[Requirement] Look through the data below. Show each line where the string "muss" occurs.
(Beginning of Given records)
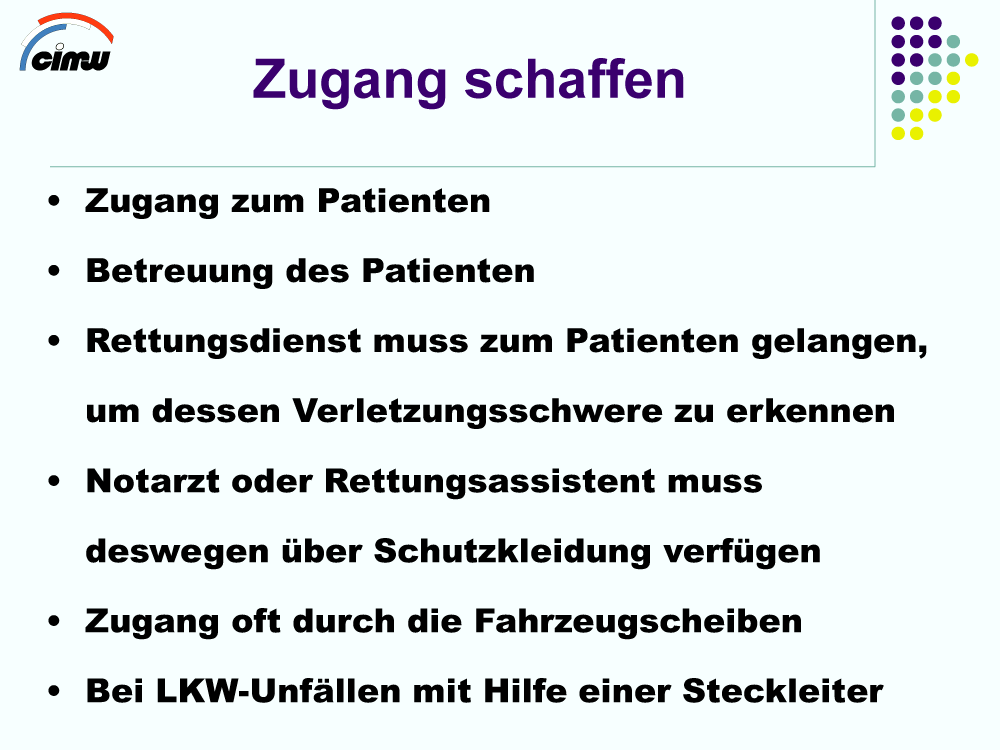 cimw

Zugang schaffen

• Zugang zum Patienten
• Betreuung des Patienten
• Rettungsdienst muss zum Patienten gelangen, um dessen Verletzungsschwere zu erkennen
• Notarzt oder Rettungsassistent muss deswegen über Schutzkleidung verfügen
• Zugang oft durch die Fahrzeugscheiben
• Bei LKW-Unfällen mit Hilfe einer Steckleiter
(End of Given records)
(Beginning of Given records)
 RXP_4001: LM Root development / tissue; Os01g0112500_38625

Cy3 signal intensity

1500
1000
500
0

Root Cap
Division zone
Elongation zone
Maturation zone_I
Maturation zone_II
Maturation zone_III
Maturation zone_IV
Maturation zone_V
(End of Given records)
[Your solution]
• Rettungsdienst muss zum Patienten gelangen, um dessen Verletzungsschwere zu erkennen
• Notarzt oder Rettungsassistent muss deswegen über Schutzkleidung verfügen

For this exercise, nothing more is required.